Para os consumidores residenciais atendidos em Baixa Tensão, o chamado Grupo B, que representa 78% dos consumidores da Empresa, o efeito médio a ser percebido do reajuste será de 13,15%. Já para os consumidores atendidos em Alta Tensão, como indústrias e unidades comerciais de grande porte como Shopping Centers, o chamado Grupo A, o efeito médio será de 15,05%.

“A tarifa paga pelo consumidor deve cobrir os custos de geração, transmissão, distribuição, encargos setoriais e impostos. Nesse contexto, a cada R$ 1,00 faturado pela Celesc, menos de 14 centavos ficam com a Empresa.

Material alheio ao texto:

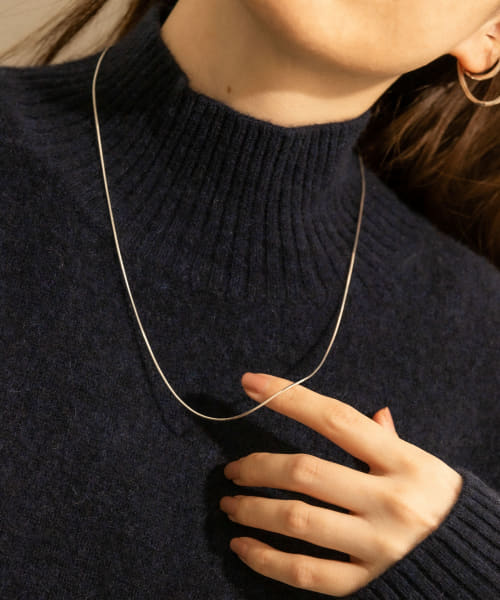 SMELLY so’　snake chain long necklace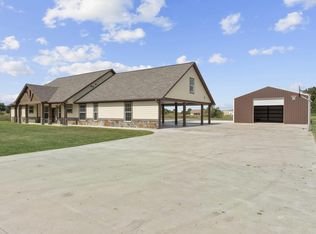 114 Maryville Ln, Liberty, TX 77575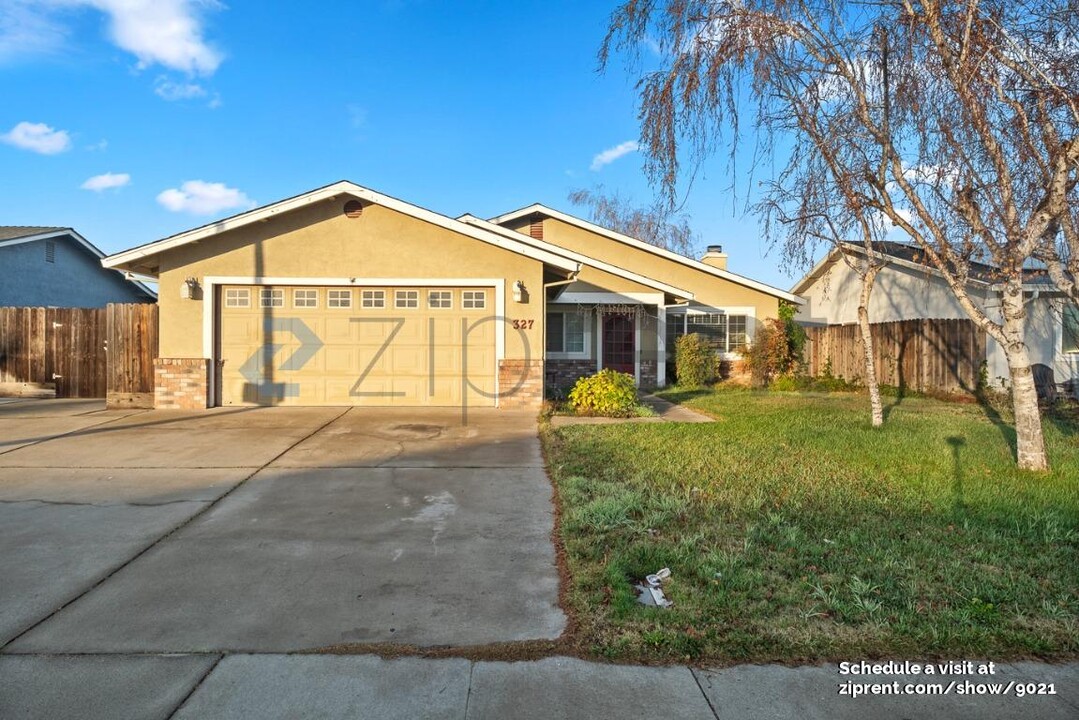 327 Pecan Dr in Ripon, CA - Building Photo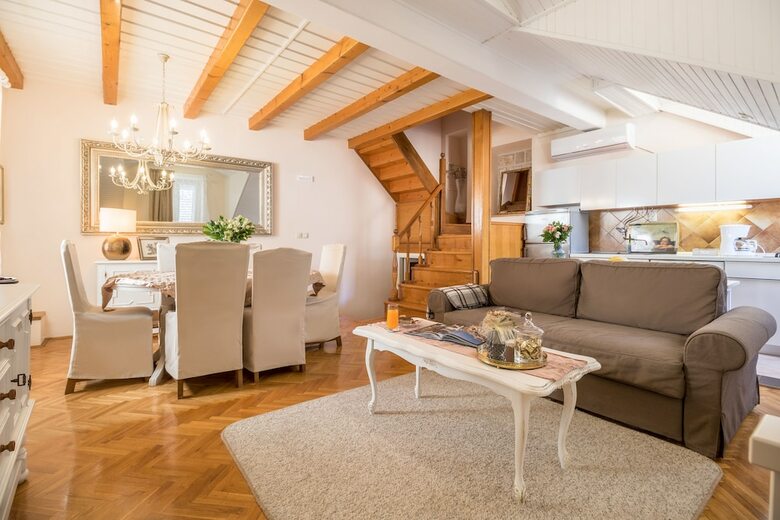 Hotel Apartments And Rooms Perla
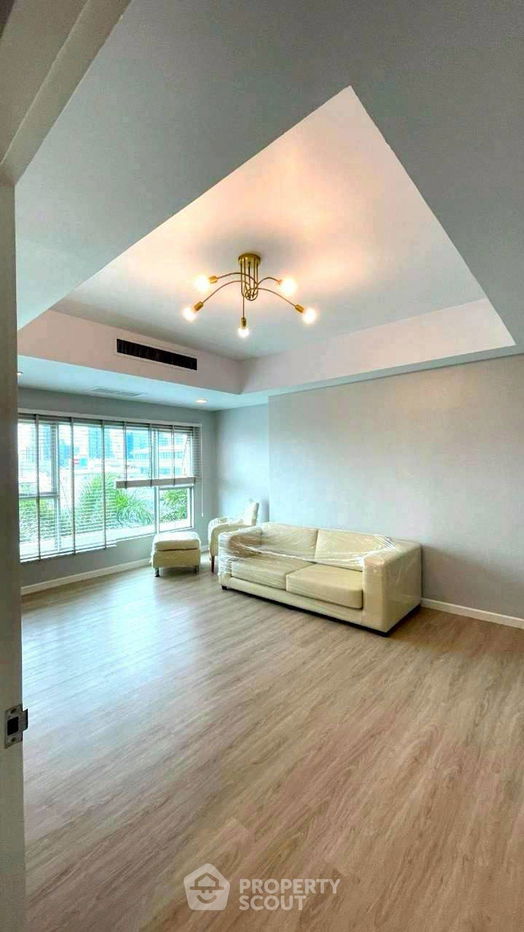 picture 2-BR Condo at Baan Nonsi close to Thanon Chan (ID 2319474) - 1/16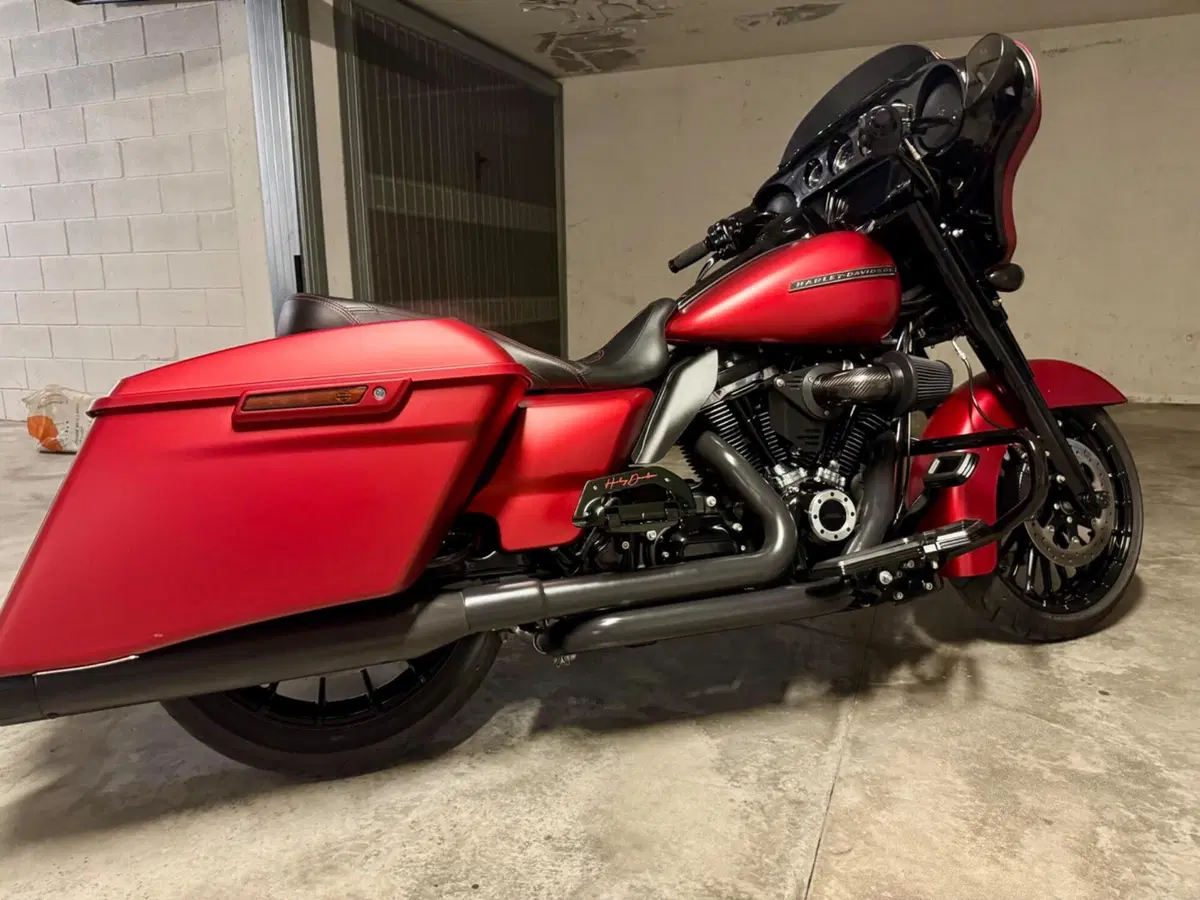 Harley-Davidson 114 Street Glide Special (2019 - 20) - FLHXS (7)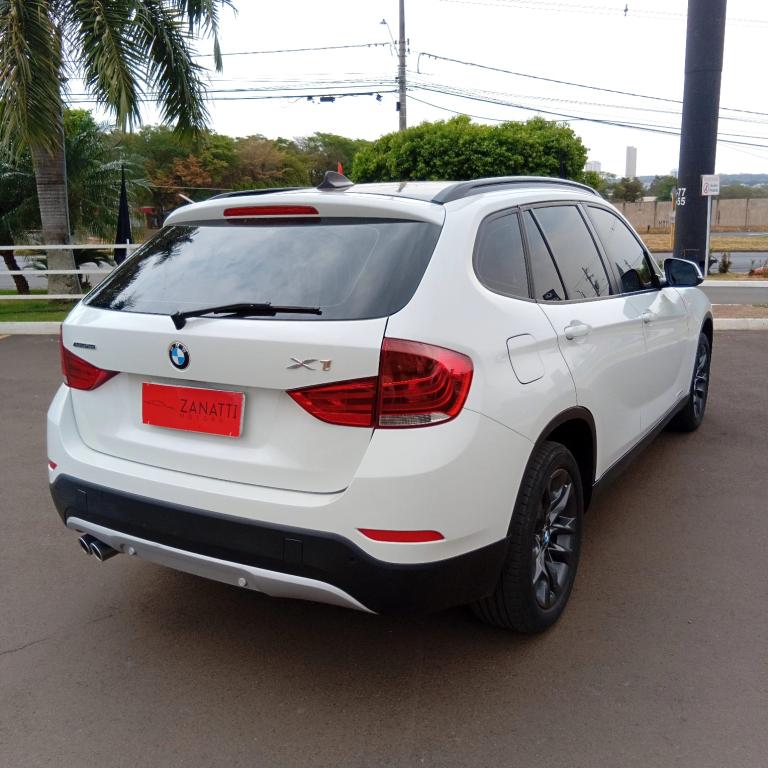 BMW X1 - Foto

O restante somente é repassado para quem de direito”, destaca o presidente Cleverson Siewert.

Os itens que mais impactaram no cálculo do reajuste tarifário foram a elevação do custo com os Encargos Setoriais, que sofreram variação de 21,44% entre agosto de 2017 e julho de 2018 (ciclo tarifário da Empresa), e o custo com a compra de energia, que sofreu variação de 11,06% no mesmo período. Esses valores representam, respectivamente, 4,77% e 5,08% na composição do Efeito Médio de 13,86%.

O reajuste significa, na prática, que quem paga R$ 150 de conta de luz residencial, passará a pagar R$ 169,73. Quem tem um consumo médio de R$ 100, passará a pagar em média R$ 113,15, com impactos pesados sobre o orçamento.